A brief guide by a licensed psychologist on how to find a therapist that is right for you.
I never did like the phrase “therapist shopping.” It makes me think of commodities, which I like to think we therapists are not. However you are seeking a service – psychotherapy – A very special kind of service where you are investing not only your time and money but also your emotions, your thoughts, and perhaps most of all your trust. This does, or should, require a very careful selection process on your part.
Your evaluation of your potential psychologist should begin before the initial contact: What does the website reveal about him/her? Is it sparse and minimal, undisclosing? Or is it full from top-to-bottom-side-to-side with a lot more information than you really need? This is not to say that either of those styles is wrong. You just have to decide if it might be wrong for you. Look at the picture. Does s/he convey a sense of professionalism and warmth? How easy does the therapist make it for you to contact him/her and to get some feedback and more information? And finally, was your email responded to promptly?
Now the phone call: And yes, there absolutely should be a phone call. A lot of this ultimately boils down to the interpersonal chemistry between you and your therapist. You absolutely cannot discern this in cyberspace. Think of all the misunderstood emails you have experienced yourself. You just can’t tell much about someone in emails alone. Was your call returned shortly? Did you find the voice welcoming? Genuine? Was the psychologist willing to spend a few minutes talking with you and answering your questions nondefensively? Does s/he have experience treating your specific problem (anxiety, depression, addiction, relationships, stress, etc.)?
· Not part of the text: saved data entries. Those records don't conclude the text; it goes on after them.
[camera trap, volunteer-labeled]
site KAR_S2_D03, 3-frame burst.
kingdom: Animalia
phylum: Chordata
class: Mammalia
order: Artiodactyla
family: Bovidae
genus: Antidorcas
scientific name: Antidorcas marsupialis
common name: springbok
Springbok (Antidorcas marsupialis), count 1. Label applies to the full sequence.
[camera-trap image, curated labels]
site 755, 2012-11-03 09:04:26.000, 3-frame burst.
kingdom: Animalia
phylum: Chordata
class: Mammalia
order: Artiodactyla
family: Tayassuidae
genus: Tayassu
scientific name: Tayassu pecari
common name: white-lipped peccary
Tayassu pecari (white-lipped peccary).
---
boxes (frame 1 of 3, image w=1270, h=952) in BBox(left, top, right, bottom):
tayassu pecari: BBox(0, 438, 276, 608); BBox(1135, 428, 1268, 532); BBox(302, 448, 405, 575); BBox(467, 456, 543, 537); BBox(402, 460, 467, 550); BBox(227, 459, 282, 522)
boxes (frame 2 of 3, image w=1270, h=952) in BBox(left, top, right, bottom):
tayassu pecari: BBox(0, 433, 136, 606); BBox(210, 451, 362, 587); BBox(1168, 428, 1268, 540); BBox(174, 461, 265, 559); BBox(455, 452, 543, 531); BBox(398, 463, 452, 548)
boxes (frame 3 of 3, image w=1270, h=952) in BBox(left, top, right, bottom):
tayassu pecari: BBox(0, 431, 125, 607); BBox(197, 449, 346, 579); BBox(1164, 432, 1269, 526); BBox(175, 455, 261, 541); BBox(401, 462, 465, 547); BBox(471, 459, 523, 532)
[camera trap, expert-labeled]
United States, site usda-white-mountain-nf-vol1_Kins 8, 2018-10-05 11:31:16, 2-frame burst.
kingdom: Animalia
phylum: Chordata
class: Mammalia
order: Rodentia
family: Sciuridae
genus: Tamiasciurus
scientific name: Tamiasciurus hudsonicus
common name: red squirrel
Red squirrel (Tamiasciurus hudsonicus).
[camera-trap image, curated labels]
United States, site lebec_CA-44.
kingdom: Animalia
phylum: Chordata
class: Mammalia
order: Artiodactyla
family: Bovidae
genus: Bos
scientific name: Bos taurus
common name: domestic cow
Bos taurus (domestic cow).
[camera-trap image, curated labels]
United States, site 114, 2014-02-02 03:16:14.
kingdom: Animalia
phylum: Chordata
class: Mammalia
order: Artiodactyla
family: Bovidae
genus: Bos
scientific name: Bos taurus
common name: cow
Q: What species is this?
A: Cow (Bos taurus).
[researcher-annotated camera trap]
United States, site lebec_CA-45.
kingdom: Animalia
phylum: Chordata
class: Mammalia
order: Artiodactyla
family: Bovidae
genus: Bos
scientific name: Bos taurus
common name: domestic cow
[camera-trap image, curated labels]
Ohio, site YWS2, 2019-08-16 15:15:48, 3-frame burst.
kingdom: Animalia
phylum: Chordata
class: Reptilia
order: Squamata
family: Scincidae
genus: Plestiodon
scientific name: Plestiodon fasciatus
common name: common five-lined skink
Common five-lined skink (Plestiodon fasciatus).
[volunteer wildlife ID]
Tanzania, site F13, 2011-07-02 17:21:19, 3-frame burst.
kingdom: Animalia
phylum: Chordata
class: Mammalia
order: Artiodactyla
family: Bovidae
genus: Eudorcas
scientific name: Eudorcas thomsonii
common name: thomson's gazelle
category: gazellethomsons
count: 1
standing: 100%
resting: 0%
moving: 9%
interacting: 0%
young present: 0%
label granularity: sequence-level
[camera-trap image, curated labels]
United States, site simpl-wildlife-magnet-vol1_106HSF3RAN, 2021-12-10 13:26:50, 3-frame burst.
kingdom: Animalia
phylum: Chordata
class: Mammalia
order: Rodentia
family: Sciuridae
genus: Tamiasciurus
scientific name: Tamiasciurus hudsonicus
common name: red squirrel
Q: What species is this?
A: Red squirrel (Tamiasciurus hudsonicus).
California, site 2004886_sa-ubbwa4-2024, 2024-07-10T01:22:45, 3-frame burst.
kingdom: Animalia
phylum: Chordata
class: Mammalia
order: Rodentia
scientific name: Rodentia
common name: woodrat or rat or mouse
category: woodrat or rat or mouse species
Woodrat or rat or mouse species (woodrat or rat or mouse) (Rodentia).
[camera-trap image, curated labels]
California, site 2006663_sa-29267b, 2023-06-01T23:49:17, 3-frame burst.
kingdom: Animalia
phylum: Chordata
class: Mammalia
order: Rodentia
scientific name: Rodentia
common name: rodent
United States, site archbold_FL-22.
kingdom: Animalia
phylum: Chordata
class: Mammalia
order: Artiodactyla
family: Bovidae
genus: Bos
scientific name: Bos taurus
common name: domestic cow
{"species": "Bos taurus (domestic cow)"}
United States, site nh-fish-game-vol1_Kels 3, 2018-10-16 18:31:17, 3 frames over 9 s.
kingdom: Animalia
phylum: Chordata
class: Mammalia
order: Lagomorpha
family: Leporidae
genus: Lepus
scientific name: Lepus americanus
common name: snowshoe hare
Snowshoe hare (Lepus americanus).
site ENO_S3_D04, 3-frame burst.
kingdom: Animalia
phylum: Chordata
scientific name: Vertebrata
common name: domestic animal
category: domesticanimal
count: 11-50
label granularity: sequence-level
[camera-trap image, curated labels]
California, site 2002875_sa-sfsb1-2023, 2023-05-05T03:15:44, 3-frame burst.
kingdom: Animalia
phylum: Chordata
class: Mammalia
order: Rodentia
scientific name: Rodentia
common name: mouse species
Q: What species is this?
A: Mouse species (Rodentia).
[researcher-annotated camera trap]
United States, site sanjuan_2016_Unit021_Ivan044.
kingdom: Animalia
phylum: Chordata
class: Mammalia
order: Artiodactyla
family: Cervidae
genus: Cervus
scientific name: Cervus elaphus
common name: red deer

Finally, if you are still unsure, try to narrow it down to two or three psychologists and meet each of them. This step just may not be practical for everyone, or you may just “click” with the first one you meet. Ask yourself what it might feel like to be in psychotherapy with this person. Feel free to continue your evaluation in person without feeling like you have to make a commitment right away. If you feel pressured to do so then I suggest you head for the door.
I am realizing writing this that the process of choosing a psychologist can seem overwhelming. But consider all that you are about to invest in your therapy and well-being. A little careful evaluating on your part can save you a lot of time, trouble, money and pain in the future. And it can bring about a productive, supportive, and even enjoyable relationship that will help you overcome your problems and achieve your goals most effectively, efficiently and comfortably.